Spatial relationship records:

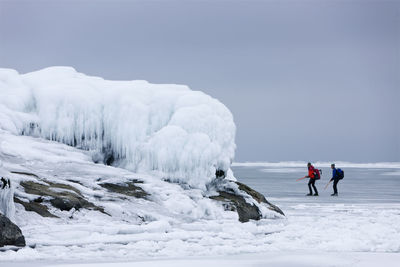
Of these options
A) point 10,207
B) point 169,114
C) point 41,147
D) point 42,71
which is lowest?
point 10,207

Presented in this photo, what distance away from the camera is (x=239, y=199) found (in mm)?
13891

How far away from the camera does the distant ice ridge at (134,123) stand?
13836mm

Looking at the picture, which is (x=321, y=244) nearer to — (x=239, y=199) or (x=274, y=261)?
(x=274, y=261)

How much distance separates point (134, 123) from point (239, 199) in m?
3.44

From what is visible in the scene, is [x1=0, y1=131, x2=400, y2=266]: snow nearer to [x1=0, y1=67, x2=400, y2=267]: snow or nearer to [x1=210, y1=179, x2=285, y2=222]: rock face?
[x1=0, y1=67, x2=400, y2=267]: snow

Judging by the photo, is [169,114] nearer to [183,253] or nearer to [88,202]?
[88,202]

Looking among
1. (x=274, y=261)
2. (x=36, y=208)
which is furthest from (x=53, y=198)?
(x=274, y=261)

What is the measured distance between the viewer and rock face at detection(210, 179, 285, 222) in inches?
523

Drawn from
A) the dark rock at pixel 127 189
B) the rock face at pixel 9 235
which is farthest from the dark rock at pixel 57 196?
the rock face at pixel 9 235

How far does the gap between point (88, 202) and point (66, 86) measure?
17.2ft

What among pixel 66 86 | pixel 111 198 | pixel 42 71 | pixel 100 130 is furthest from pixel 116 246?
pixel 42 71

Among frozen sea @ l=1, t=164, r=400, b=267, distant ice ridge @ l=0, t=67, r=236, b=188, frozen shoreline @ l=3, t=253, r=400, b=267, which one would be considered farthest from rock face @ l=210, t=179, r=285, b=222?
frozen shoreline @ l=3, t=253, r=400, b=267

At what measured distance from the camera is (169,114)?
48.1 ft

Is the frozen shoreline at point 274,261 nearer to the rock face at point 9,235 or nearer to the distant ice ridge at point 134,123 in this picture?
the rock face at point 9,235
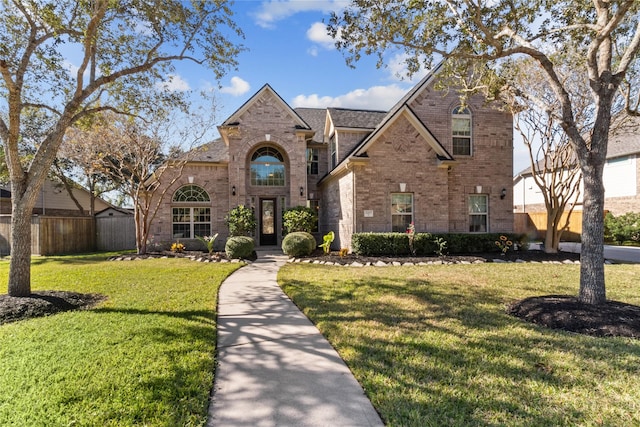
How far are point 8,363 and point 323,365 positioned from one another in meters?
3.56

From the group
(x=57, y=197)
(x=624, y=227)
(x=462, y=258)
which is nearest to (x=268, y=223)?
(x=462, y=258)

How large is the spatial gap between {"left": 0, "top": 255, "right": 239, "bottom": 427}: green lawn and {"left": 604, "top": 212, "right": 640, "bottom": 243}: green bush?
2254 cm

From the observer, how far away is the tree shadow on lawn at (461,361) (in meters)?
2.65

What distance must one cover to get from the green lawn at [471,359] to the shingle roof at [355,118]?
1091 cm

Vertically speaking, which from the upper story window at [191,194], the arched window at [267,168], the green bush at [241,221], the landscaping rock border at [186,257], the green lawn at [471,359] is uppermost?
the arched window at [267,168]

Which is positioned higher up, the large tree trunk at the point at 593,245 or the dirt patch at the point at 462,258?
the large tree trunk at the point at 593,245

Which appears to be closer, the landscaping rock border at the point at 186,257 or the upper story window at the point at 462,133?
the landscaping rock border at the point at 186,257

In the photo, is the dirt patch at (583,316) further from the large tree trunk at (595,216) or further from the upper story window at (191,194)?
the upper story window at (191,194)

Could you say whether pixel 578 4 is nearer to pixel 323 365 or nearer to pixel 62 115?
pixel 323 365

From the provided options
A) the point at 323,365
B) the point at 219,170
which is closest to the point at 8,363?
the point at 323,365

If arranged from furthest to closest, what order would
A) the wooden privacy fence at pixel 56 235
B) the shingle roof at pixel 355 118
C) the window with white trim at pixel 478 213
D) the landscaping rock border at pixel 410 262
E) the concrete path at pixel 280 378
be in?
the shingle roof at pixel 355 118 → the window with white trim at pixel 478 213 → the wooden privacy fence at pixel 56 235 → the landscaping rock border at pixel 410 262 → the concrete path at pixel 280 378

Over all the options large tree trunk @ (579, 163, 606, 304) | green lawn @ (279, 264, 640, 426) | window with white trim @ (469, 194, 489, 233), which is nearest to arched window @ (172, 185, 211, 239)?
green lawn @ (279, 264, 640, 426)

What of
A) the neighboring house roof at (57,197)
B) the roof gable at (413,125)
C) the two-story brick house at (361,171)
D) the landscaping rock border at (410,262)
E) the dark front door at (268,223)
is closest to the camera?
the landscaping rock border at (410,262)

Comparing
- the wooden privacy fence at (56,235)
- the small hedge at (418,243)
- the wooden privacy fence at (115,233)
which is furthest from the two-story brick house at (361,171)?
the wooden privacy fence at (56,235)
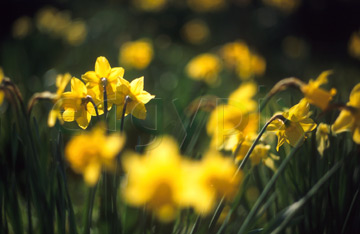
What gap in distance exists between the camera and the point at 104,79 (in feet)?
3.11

The exercise: Copy out everything from the row line containing "If arranged from" down to the line containing "the shingle roof at pixel 355 118 →", both included, substituting "farthest" for "furthest" and keeping all else the same.

Response to this exercise:
If arranged from farthest to closest, what order would
A) the wooden privacy fence at pixel 56 235
B) the shingle roof at pixel 355 118
C) the window with white trim at pixel 478 213
D) the landscaping rock border at pixel 410 262
E) the concrete path at pixel 280 378
be in?
the shingle roof at pixel 355 118 → the window with white trim at pixel 478 213 → the wooden privacy fence at pixel 56 235 → the landscaping rock border at pixel 410 262 → the concrete path at pixel 280 378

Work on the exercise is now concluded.